INSTRUCTION:
Report each line in the rows below that contains the string "trunk", treating uppercase and lowercase letters as different.

###

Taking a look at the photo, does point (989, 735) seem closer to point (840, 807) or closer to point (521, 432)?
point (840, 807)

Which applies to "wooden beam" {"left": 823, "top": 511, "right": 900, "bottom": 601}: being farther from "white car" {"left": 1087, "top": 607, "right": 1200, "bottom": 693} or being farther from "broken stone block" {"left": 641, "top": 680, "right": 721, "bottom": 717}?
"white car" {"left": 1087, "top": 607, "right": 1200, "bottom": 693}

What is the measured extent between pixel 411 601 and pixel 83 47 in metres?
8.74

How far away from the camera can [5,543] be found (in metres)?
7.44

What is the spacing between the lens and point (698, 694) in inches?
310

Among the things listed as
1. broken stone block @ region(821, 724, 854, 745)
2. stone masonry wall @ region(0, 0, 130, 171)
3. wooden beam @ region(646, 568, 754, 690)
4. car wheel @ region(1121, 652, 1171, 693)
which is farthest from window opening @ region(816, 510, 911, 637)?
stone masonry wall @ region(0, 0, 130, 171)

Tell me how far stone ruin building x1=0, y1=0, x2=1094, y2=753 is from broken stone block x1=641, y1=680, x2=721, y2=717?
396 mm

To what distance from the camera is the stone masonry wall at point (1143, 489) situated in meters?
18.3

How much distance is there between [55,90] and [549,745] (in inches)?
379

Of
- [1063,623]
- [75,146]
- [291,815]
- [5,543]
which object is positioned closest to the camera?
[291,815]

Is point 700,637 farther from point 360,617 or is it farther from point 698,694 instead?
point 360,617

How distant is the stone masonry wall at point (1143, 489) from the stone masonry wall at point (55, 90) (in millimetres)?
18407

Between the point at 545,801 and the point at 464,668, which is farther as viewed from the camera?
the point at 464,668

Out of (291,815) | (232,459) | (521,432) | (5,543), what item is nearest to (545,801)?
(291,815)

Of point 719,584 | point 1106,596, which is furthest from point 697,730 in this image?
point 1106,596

###

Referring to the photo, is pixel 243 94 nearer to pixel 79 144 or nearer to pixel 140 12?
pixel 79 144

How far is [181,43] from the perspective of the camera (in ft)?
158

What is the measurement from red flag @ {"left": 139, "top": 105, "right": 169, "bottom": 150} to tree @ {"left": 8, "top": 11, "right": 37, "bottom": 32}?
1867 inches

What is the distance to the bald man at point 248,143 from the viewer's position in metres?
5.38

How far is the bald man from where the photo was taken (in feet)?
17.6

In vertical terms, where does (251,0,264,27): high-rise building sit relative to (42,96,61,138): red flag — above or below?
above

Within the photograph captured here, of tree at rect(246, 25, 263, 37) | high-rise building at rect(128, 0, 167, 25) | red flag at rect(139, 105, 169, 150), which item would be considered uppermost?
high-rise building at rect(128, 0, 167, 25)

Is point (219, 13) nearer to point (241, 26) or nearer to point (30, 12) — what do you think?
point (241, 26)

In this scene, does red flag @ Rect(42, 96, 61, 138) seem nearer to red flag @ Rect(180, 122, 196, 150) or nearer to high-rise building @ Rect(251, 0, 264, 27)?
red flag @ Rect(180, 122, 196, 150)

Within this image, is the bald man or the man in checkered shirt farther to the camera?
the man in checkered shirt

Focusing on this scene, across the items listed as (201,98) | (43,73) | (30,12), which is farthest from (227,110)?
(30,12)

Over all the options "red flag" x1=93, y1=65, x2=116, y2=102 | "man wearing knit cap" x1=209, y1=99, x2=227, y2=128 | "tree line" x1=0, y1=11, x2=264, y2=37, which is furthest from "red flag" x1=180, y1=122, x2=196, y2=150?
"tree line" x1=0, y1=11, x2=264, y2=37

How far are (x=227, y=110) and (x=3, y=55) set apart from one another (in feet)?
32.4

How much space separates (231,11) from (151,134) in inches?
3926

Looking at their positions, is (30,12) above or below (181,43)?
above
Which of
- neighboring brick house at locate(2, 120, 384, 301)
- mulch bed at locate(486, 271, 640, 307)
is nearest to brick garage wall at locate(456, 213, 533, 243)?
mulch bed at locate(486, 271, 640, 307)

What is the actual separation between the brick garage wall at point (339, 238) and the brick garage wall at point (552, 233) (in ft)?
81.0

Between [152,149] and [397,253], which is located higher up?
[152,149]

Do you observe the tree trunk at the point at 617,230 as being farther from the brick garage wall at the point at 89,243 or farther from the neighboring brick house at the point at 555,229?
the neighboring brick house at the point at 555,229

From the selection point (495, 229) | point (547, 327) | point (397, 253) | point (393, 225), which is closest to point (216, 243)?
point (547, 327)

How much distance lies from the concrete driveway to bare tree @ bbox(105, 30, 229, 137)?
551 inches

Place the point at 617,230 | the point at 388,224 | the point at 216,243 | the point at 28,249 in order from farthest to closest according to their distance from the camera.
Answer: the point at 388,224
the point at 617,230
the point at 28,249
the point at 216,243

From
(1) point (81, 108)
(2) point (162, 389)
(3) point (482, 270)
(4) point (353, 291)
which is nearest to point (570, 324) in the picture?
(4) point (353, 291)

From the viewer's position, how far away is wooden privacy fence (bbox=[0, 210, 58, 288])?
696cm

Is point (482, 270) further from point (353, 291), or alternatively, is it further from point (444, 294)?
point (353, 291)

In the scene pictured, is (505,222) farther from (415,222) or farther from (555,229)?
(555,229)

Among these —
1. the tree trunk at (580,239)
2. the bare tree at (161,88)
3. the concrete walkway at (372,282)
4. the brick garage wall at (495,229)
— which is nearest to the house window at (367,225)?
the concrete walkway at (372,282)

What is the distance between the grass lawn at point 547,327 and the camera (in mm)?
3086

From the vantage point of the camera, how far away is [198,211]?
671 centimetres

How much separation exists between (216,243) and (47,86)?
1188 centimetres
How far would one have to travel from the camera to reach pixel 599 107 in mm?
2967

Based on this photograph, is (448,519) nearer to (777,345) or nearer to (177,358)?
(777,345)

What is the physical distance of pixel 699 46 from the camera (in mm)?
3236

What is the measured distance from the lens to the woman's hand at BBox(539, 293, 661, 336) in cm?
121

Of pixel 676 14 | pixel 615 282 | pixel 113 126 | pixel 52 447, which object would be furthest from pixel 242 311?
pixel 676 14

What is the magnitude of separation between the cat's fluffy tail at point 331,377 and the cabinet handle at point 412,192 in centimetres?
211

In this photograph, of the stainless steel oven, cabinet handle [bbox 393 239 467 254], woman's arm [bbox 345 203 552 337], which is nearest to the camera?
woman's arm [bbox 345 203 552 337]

###

ANSWER TO THIS TASK:
Do you observe the tree trunk at the point at 617,230 as being farther from the brick garage wall at the point at 89,243 or farther from the neighboring brick house at the point at 555,229?
1. the tree trunk at (580,239)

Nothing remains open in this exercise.